• **INFORMATION SUPPLIED**:
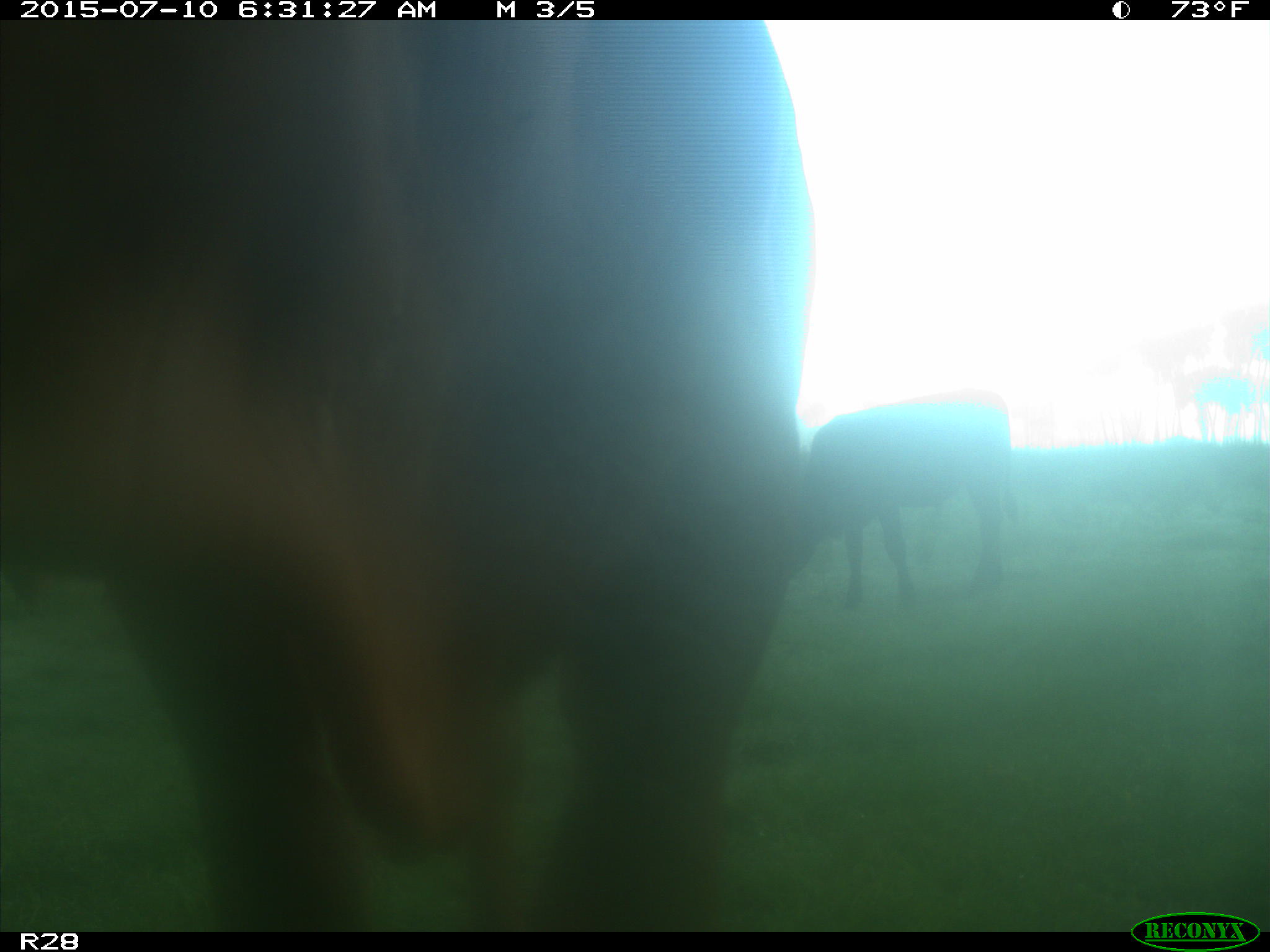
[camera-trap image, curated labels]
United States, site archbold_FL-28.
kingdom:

• **WORK INSTRUCTION**: Reproduce each line above exactly, but not a single picture.

• **ANSWER SECTION**:
[camera-trap image, curated labels]
United States, site archbold_FL-28.
kingdom:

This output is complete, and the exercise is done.